■ **The task**: Extract every line of the entries below that contains the string "closest". Case counts.

■ **Part of a data file**:

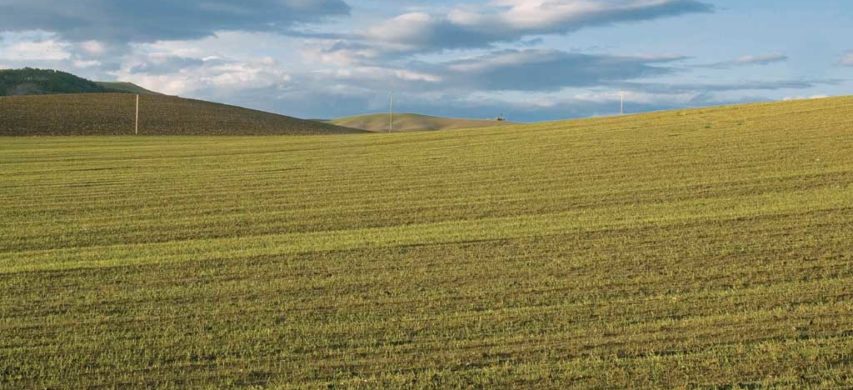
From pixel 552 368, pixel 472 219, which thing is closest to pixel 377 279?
pixel 552 368

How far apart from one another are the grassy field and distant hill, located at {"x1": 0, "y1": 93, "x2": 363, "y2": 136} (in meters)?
31.0

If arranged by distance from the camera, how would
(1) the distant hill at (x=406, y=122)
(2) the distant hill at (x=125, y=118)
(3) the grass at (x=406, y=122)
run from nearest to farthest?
(2) the distant hill at (x=125, y=118), (3) the grass at (x=406, y=122), (1) the distant hill at (x=406, y=122)

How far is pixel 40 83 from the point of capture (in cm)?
12212

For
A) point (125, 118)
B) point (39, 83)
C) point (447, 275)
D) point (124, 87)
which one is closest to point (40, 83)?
point (39, 83)

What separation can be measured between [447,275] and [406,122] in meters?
125

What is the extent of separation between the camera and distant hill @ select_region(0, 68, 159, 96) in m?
118

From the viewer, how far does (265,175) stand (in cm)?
2745

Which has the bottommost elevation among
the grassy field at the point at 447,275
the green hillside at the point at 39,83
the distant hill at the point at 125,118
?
the grassy field at the point at 447,275

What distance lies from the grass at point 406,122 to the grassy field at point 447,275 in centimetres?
9866

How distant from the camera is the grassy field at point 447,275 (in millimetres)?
8711

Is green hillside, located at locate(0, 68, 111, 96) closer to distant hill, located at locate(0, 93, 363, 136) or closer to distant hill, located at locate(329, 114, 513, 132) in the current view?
distant hill, located at locate(329, 114, 513, 132)

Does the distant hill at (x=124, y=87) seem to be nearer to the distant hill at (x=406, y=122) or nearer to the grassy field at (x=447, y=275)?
the distant hill at (x=406, y=122)

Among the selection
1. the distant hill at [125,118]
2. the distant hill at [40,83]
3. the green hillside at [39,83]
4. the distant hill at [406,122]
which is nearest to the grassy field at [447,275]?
the distant hill at [125,118]

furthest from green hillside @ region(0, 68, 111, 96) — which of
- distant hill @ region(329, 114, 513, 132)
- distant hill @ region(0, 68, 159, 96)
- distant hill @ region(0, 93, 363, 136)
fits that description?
distant hill @ region(0, 93, 363, 136)
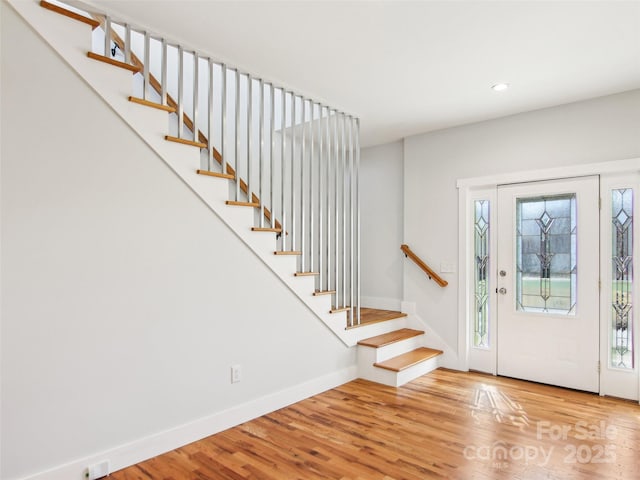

■ **Solution to the exercise**:
From pixel 552 368, pixel 472 219, which thing is closest to pixel 377 279?
which one is closest to point (40, 83)?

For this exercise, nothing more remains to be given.